*** Opening of READING PASSAGE ***
Mitigating Hallucination in Large Multi-Modal Models via Robust Instruction Tuning

TL;DR

The paper tackles hallucination in large multi-modal models by introducing LRV-Instruction, a 400k GPT-4-generated visual instruction dataset containing positive and negative samples across 16 VL tasks, and GAVIE, a ground-truth-free evaluation framework. It demonstrates that finetuning MiniGPT4 and mPLUG-Owl on LRV-Instruction reduces hallucination and improves performance on public VL benchmarks, with a balanced positive/negative data mix yielding the best robustness. The work also analyzes the challenges posed by different negative instruction types and validates scalability via pseudo dense captions. Data and code are released to enable broader adoption and continued advancement in robust visual instruction tuning.

Abstract

Despite the promising progress in multi-modal tasks, current large multi-modal models (LMMs) are prone to hallucinating inconsistent descriptions with respect to the associated image and human instructions. This paper addresses this issue by introducing the first large and diverse visual instruction tuning dataset, named Large-scale Robust Visual (LRV)-Instruction. Our dataset comprises 400k visual instructions generated by GPT4, covering 16 vision-and-language tasks with open-ended instructions and answers. Unlike existing studies that primarily focus on positive instruction samples, we design LRV-Instruction to include both positive and negative instructions for more robust visual instruction tuning. Our negative instructions are designed at three semantic levels: (i) Nonexistent Object Manipulation, (ii) Existent Object Manipulation and (iii) Knowledge Manipulation. To efficiently measure the hallucination generated by LMMs, we propose GPT4-Assisted Visual Instruction Evaluation (GAVIE), a stable approach to evaluate visual instruction tuning like human experts. GAVIE does not require human-annotated groundtruth answers and can adapt to diverse instruction formats. We conduct comprehensive experiments to investigate the hallucination of LMMs. Our results demonstrate existing LMMs exhibit significant hallucinations when presented with our negative instructions, particularly Existent Object and Knowledge Manipulation instructions. Moreover, we successfully mitigate hallucination by finetuning MiniGPT4 and mPLUG-Owl on LRV-Instruction while improving performance on several public datasets compared to state-of-the-art methods. Additionally, we observed that a balanced ratio of positive and negative instances in the training data leads to a more robust model. Code and data are available at https://github.com/FuxiaoLiu/LRV-Instruction.

Figures (38)

• Figure 1: Given an image and human instruction as the input, we introduce GPT4-Assisted Visual Instruction Evaluation (GAVIE) to assess the output from current LMMs, such as MiniGPT4 and mPLUG-Owl. BLUE represents LMMs can not accurately follow human instructions while RED means they suffer from the hallucination problem. After finetuning current LMMs on our proposed LRV-Instruction dataset, we can generate a more robust answer.
• Figure 2: Examples of positive and negative instances in our LRV-Instruction dataset. RED means inconsistent elements in the negative instructions. More examples are in the Appendix.
• Figure 3: One example to illustrate the prompt we use to generate the visual instruction data by GPT4. We use the bounding box coordinates and dense captions to represent image content.
• Figure 4: Comprehensive Statistic of LRV-Instruction. In (d), BLUE means existent object manipulation. PINK means nonexistent object manipulation. GREEN means knowledge manipulation.
• Figure 5: An example prompt for text-only GPT4 we use to generate instruction and answers for chart images. The sentence in BLUE is the captions of the chart.
*** Close of READING PASSAGE ***
*** Opening of SOURCE INFORMATION ***
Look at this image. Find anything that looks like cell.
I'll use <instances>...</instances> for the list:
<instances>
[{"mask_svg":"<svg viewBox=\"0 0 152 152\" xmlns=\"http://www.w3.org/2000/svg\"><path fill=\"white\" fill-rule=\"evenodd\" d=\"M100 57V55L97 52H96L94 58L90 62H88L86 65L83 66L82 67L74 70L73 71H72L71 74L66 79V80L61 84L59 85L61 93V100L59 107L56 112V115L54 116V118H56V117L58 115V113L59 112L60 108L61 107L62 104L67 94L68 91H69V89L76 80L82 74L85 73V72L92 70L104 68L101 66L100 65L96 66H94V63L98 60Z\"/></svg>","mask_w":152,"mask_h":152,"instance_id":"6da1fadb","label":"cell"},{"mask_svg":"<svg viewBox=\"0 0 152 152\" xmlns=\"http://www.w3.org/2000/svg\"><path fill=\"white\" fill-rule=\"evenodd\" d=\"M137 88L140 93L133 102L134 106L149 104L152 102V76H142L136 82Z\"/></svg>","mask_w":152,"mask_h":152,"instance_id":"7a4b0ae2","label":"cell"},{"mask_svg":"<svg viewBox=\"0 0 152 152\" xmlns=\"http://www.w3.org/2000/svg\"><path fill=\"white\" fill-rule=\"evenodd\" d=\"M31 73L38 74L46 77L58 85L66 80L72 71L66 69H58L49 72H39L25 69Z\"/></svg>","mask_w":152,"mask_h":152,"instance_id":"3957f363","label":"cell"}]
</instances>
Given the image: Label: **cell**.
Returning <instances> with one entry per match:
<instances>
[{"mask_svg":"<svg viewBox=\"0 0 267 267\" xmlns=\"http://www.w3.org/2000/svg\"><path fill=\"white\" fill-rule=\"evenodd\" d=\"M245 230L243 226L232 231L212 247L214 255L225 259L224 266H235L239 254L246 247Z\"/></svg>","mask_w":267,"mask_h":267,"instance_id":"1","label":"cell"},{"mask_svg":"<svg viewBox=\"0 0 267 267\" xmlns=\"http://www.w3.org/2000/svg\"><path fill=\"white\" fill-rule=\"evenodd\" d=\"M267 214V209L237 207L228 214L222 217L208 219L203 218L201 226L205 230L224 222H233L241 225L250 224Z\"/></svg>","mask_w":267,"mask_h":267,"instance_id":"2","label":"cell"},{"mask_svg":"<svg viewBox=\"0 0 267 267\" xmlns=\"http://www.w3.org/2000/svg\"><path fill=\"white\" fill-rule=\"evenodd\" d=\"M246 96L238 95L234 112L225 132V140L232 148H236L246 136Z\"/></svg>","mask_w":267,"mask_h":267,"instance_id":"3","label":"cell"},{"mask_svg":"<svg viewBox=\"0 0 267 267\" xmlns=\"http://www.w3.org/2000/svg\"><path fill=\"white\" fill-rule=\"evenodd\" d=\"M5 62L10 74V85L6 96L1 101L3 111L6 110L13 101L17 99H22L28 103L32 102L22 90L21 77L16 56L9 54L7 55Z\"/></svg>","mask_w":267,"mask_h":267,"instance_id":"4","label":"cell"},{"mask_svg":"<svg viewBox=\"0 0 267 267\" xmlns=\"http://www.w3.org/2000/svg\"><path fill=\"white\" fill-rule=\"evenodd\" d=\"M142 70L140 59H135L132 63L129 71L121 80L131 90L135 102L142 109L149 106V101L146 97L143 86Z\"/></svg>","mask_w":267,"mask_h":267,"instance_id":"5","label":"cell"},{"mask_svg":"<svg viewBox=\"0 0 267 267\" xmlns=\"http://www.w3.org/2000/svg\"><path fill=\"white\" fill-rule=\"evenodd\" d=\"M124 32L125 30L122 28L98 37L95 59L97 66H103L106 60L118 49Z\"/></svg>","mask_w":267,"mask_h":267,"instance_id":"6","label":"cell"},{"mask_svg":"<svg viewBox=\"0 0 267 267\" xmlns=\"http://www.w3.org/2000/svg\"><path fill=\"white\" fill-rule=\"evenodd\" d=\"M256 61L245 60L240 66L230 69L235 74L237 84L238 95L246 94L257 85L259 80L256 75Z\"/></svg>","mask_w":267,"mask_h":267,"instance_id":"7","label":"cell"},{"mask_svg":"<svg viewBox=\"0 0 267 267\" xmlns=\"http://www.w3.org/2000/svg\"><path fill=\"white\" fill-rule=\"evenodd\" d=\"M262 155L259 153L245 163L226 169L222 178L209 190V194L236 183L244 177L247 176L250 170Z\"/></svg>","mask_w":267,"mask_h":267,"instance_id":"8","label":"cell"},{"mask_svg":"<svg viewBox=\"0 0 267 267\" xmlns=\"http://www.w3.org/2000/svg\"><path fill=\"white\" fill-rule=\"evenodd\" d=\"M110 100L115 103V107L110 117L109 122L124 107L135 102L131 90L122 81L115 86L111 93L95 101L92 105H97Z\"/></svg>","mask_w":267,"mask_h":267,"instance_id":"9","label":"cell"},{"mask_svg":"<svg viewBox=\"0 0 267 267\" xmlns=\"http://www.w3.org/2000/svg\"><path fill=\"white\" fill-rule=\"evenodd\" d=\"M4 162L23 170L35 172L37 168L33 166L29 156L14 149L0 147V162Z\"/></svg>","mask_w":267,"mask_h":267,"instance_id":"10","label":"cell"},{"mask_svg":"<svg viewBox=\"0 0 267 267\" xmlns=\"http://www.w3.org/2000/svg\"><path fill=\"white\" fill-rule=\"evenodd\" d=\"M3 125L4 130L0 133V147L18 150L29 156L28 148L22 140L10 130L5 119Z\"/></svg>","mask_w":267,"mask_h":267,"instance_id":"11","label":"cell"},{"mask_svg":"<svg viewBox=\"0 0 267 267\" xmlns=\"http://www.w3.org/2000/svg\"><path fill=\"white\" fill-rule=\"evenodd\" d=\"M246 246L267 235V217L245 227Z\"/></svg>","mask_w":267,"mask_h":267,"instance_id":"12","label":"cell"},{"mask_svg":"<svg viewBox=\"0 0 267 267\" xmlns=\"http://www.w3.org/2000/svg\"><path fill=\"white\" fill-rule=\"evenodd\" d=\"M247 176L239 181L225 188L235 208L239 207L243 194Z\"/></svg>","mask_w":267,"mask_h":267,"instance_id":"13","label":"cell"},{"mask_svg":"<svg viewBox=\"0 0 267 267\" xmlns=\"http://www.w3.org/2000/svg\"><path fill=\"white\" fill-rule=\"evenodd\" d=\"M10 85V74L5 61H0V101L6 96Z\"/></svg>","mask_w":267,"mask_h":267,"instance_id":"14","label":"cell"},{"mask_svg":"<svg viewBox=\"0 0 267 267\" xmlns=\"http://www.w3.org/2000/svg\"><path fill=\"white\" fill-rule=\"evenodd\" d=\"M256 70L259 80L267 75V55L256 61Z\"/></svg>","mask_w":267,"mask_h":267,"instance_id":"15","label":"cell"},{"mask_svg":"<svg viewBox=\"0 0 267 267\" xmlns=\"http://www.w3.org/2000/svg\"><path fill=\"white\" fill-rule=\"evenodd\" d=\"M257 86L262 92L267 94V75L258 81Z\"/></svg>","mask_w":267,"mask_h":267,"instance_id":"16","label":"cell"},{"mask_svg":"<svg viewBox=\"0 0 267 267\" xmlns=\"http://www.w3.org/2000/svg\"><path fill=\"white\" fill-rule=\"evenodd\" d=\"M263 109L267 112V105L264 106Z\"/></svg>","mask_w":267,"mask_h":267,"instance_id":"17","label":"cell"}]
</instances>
*** Close of SOURCE INFORMATION ***
▸ TASK ITEM A
Retype the hallucination paper page from "Figures (38)" up to and including "represent image content.".
▸ TASK ITEM B
Turn the paragraph of the hallucination paper page that begins "The paper tackles hallucination" into a short bulleted list that keeps its main facts.

▸ RESPONSE BOX A
Figures (38)

• Figure 1: Given an image and human instruction as the input, we introduce GPT4-Assisted Visual Instruction Evaluation (GAVIE) to assess the output from current LMMs, such as MiniGPT4 and mPLUG-Owl. BLUE represents LMMs can not accurately follow human instructions while RED means they suffer from the hallucination problem. After finetuning current LMMs on our proposed LRV-Instruction dataset, we can generate a more robust answer.
• Figure 2: Examples of positive and negative instances in our LRV-Instruction dataset. RED means inconsistent elements in the negative instructions. More examples are in the Appendix.
• Figure 3: One example to illustrate the prompt we use to generate the visual instruction data by GPT4. We use the bounding box coordinates and dense captions to represent image content.

▸ RESPONSE BOX B
- Problem addressed: hallucination in large multi-modal models.
- LRV-Instruction: a 400k visual instruction dataset generated by GPT-4, with positive and negative samples across 16 VL tasks.
- GAVIE: an evaluation framework that needs no ground truth.
- Finetuning MiniGPT4 and mPLUG-Owl on LRV-Instruction reduces hallucination and improves performance on public VL benchmarks.
- A balanced mix of positive and negative data gives the best robustness.
- The work analyzes the challenges of different negative instruction types.
- It validates scalability through pseudo dense captions.
- Data and code are released.